Transparency (i.e. clear and open communication) is vital, especially when dealing with issues. This allows inspection of the process and us, which enables us to adapt accordingly to current internal or external needs.

  1. Values 

Have a values-based focus. Not only does this mean providing value to customers, early and often, but also having shared values in Agile teams and the organisation as a whole. All individuals should have courage and be responsible, open, transparent and committed.
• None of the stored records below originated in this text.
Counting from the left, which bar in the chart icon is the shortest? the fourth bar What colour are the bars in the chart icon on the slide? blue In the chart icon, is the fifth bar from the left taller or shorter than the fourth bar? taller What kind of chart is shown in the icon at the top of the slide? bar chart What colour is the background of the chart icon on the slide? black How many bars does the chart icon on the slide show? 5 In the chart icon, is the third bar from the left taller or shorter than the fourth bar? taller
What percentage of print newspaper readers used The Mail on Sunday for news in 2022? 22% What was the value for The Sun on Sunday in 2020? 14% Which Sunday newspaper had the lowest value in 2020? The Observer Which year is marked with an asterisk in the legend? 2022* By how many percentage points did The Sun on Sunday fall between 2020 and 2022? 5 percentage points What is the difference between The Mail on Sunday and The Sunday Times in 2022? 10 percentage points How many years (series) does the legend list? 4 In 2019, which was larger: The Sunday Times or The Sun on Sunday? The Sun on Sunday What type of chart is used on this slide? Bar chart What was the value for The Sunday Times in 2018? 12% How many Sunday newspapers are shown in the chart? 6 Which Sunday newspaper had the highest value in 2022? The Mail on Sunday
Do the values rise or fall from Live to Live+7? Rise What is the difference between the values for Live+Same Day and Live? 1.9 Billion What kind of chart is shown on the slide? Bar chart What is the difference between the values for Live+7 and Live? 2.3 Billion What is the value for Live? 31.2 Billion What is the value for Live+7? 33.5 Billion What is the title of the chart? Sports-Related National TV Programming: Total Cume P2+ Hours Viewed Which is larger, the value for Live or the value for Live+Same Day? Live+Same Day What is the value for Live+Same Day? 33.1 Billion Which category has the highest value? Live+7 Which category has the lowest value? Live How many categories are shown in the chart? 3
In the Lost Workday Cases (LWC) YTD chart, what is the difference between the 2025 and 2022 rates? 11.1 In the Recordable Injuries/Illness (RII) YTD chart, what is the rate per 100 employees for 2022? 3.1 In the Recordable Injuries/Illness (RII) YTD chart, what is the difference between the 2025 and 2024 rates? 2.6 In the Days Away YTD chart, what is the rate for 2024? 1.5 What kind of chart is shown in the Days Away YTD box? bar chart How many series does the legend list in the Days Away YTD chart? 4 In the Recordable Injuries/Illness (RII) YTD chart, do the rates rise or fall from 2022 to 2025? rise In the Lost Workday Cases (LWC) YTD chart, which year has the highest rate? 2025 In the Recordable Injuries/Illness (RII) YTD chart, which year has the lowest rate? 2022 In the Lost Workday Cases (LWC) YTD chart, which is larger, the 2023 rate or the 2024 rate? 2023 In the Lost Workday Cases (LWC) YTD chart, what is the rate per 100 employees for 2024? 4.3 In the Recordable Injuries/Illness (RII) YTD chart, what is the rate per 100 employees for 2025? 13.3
Transformation or Organisational Change?

Being or DoingOrganisations tend to have a misconception that “boom! We are now Agile” following a two-day Agile workshop. Of course, that is not realistic, but if only achieving Agile was that simple! Successful Agile Transformations require a balance of doing Agile (e.g. adopting practices, following ceremonies) and being Agile (e.g. fostering a culture of change and adaptability, having a shared common goal). Organisations usually implement one or the other in hopes of a quick fix. Indeed, there may be some organisational change as a result of doing Agile or being Agile, but an organisation will not be truly Agile with only one component. 

Despite the focus on teams and collaboration, do not overlook the power of the individual. Everyone must be Agile in order for the Agile Transformation to succeed. Creating a psychologically safe environment, where people trust one another and have an intrinsic motivation towards set goals, supports high-performing, self-organised teams. These qualities lend themselves to greater agility, meaning teams are able to adapter faster to the market and stay competitive. Essentially, individuals, teams and organisations competently being and doing Agile have become Agile.